Había construido a Tuercas como una herramienta de demostración, algo sencillo para explicar conceptos de robótica como el desplazamiento y la evitación de colisiones. Warne era un firme partidario de la etología —utilizar la conducta animal como modelo para estructuras de inteligencia artificial—, y Tuercas había sido ideal para sus propósitos. Era uno de los primeros ejemplares que había construido para implementar sus teorías de aprendizaje de las máquinas. También le había parecido la mascota perfecta para Georgia, que siempre había sido alérgica a los perros. Luego, cuando su hija había perdido el interés, se había llevado a Tuercas al instituto, donde se había convertido en una curiosidad. El robot tenía dos procesadores, una cantidad de memoria extraordinaria y un hardware muy caro aunque ya un tanto anticuado. Cuando Warne acabó de programarlo, sus cincuenta mil líneas de órdenes incluían comportamientos de bajo nivel como buscar o pedir algo, detectar extraños y otras muchas tareas perrunas. Sin embargo, no sabía muy bien si por un exceso de órdenes o porque alguno de los estudiantes le había gastado una broma pesada, el robot se comportaba de una manera imprevisible, de una manera que nunca hacían las demás creaciones de Warne. Al menos, hasta esa mañana.
Tuercas detectó a Warne, se acercó a él y comenzó a golpearlo en el muslo con la cabeza con bastante fuerza, como si reclamara su atención.
—Hola, muchacho —dijo Warne.
Siempre le había gustado el robot, y por un momento sintió el impulso irracional de acariciarle unas orejas inexistentes. Cuando se agachó para mirarlo de cerca, se sorprendió al ver la gruesa capa de polvo que cubría el micrófono, los servos y los demás mecanismos.

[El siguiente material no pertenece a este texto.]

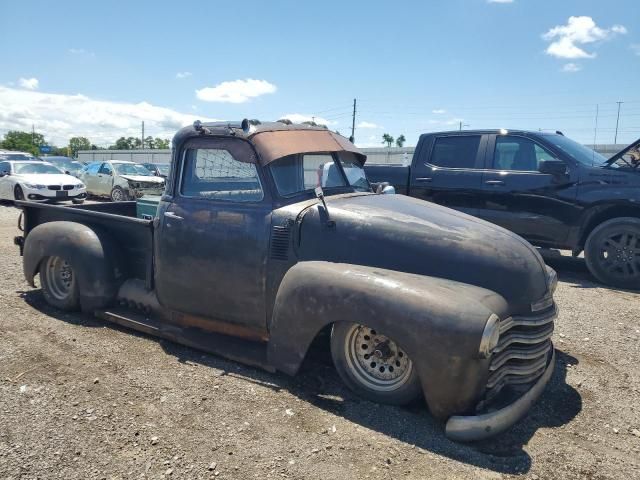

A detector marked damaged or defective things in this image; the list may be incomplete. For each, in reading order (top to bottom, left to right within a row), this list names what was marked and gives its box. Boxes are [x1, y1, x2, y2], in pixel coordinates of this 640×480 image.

damaged car [80, 159, 165, 201]
rusty vintage pickup truck [12, 119, 556, 438]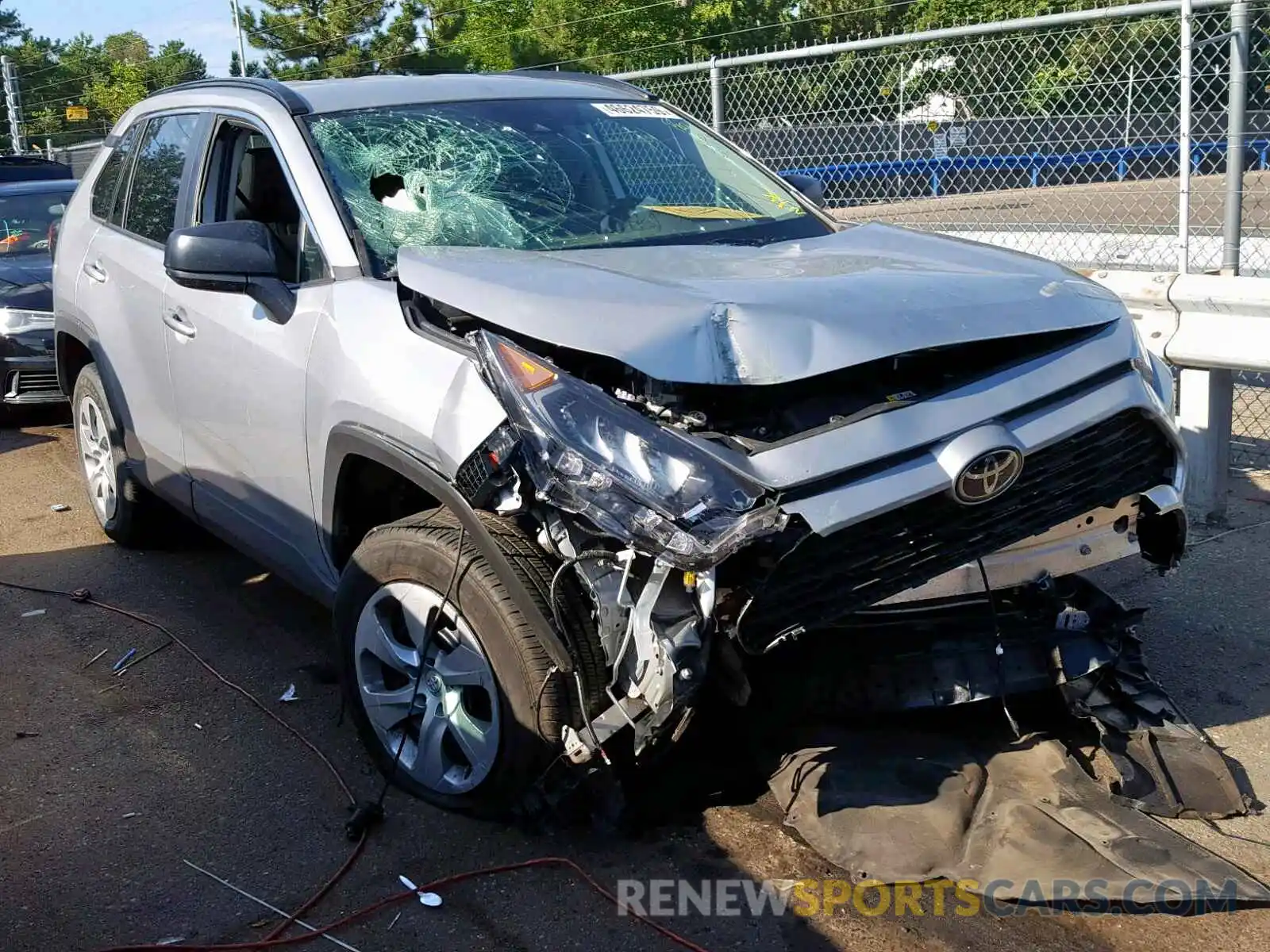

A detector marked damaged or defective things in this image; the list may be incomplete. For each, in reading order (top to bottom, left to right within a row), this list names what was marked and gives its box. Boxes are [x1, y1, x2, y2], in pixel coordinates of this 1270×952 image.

shattered windshield [302, 98, 828, 275]
crumpled hood [394, 222, 1122, 386]
broken headlight [477, 330, 782, 566]
damaged front end [447, 309, 1188, 771]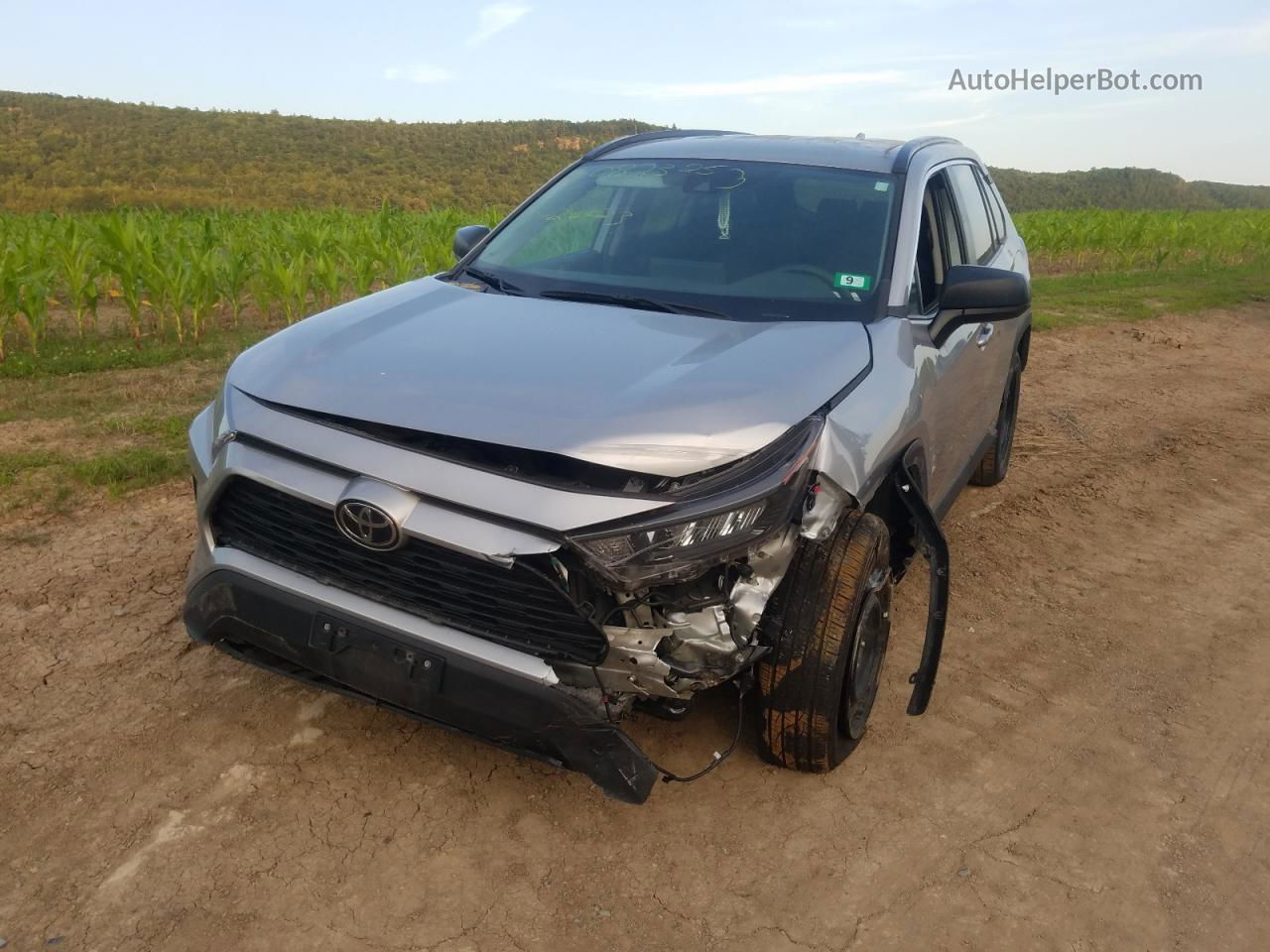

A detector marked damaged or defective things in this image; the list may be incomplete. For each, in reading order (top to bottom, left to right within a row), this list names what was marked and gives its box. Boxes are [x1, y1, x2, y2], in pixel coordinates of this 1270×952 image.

broken headlight assembly [566, 416, 823, 588]
damaged headlight [569, 416, 823, 588]
detached front bumper [185, 565, 660, 807]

Era como si hubiesen acabado de sacarlo de un trastero, y llamaba la atención en un entorno impoluto como era el despacho de Sarah. Sopló para quitar el polvo de algunas de las partes y se levantó.
—Ve a jugar con Georgia.
Durante sus encuentros con Nightingale, el mago se había entusiasmado con el robot. Al final, Warne se lo había regalado como una promesa de que no tardarían en llegar otras maravillas tecnológicas. Siempre había creído que los diseñadores del parque utilizarían a Tuercas en alguna de las atracciones. Calisto habría sido la más adecuada.
—¿Cómo es que no lo utilizáis en el parque? —preguntó.
—Siempre hemos tenido la intención de utilizarlo. Pero hemos evolucionado hacia entornos más sensoriales: hologramas, rayos láser, atracciones dirigidas por ordenador, encuestas, todas esas cosas.
—Encuestas. Chuck Emory y sus contables.
—También esta la idea de que podría resultar un tanto intimidatorio para los visitantes.
—¿Intimidatorio? ¿El pequeño Tuercas?
—No es tan pequeño.
Un hombre apareció en la puerta del despacho, con un rollo de planos debajo del brazo.